Migraine aura without headache

Ciro De Luca MD (

Dr. De Luca of the Neurology Unit University of Pisa has no relevant financial relationships to disclose.

)
Filippo Baldacci MD (

Dr. Baldacci of the Neurology Unit University of Pisa has no relevant financial relationships to disclose.

)
Shuu-Jiun Wang MD, editor. (

Dr. Wang of the Brain Research Center, National Yang-Ming University, and the Neurological Institute, Taipei Veterans General Hospital, received consulting fees from Eli Lilly, Daichi-Sankyo, and Novartis for advisory board membership and honorariums from Bayer as a moderator.

)
Originally released December 30, 1993; last updated January 05, 2020; expires January 05, 2023

This article includes discussion of migraine aura without headache and acephalgic migraine. The foregoing terms may include synonyms, similar disorders, variations in usage, and abbreviations.

Overview

Migraine is the most common neurologic disorder in the younger population and is significantly associated life-long disability (GBD 2015 Neurological Disorders Collaborator Group 2017).
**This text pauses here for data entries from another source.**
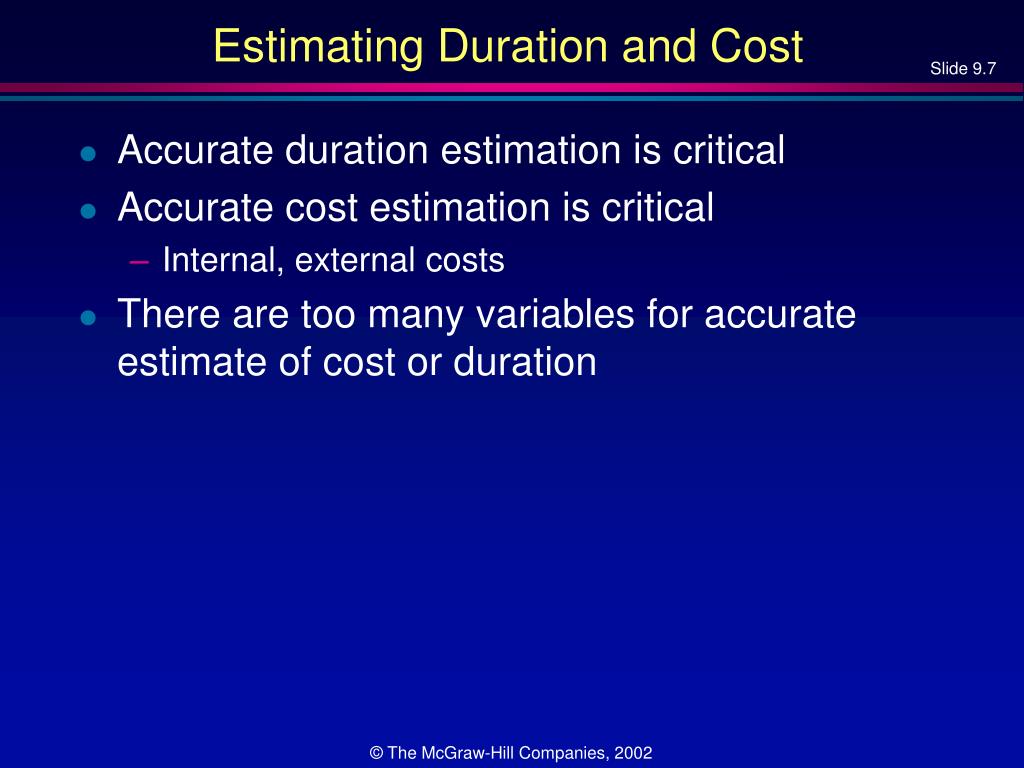 Estimating Duration and Cost

Slide 9.7

- Accurate duration estimation is critical
- Accurate cost estimation is critical
  – Internal, external costs
- There are too many variables for accurate estimate of cost or duration

© The McGraw-Hill Companies, 2002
Migraine occurrence decreases with age, but rare accompaniments experienced by some patients (especially elderly and not necessarily migraineurs) are migraine auras without associated headache. In this article, the authors review the clinical manifestations, prevalence, pathophysiology, therapeutic options, differential diagnosis, and prognosis for this selective group of patients. Latest developments in understanding the pathogenesis and clinical manifestations are highlighted.

Key points

 

• Typical aura without headache consists of visual, sensory, or speech symptoms with a mix of positive and negative features and complete reversibility.

 

• One characteristic, such as duration, could not be respected in most cases; in fact, it is not rare for aura to last more than 1 hour, but usually patients will show at least 2 other of the typical characteristics (ie, gradual spreading over 5 or more minutes, 2 or more aura symptoms in succession with at least 1 unilateral or positive aura symptom).

 

• Cortical spreading depression, glutamatergic neurotransmission, channelopathies, neuronal-glial gap-junction communications, endothelial disfunctions, and microembolization might be important players in the pathogenesis of migraine aura.

 

Migraine with aura has been associated with higher risks of subclinical brain lesions, ischemic or hemorrhagic strokes, atrial fibrillation, and other causes of increased mortality; whether this remains true for “migraine aura without headache” requires further studies.

Historical note and terminology

Migrainous aura has been used to explain unusual visions, experiences, and perceptions that have been reported by well-known personages. Lewis Carroll's pictorial descriptions in Alice in Wonderland and Alice Through the Looking Glass have been ascribed to his migrainous auras. His depiction of Alice may be a manifestation of the micropsia, macropsia, or metamorphopsia seen in migrainous auras of childhood.

There have also been suggestions that the painter Pablo Picasso may have had migrainous auras. His works feature illusory splitting in the vertical plane of his subjects' faces, and this has been compared to similar paintings by migraine patients depicting what they see during their aura phase (Podoll 2000). The absence of descriptions of the painter suffering from headaches may infer the presence of migraine aura without headache.

Aura typically begins before headache but could also occur simultaneously or without headache. Lashley provided the first assessment of temporal spreading with quantitative recording of migrainous scotomas and fortification patterns in 1941 (Lashley 1941).

Fisher described a series of 120 patients: the majority had visual symptoms alone or associated with paresthesias or speech disturbances, followed by brainstem symptoms and few motor deficits (Fisher 1980). He proposed the late onset (for the first time after the age of 45 years) of ‘‘scintillating scotomas, numbness, aphasia, dysarthria, motor weakness, and brain stem symptoms.” These reports were enriched by the further description of 85 new cases with similar results in 1986. Their ages ranged from 40 to 73 years. In only 40% of cases headache occurred in association with the episodes. These episodes have been coined ‘‘late-life migraine accompaniments,” “migraine equivalents,” “acephalic migraine,” or “migraine aura without headache.” The International Headache Society classified typical aura occurring in the absence of any headache as “typical aura without headache.”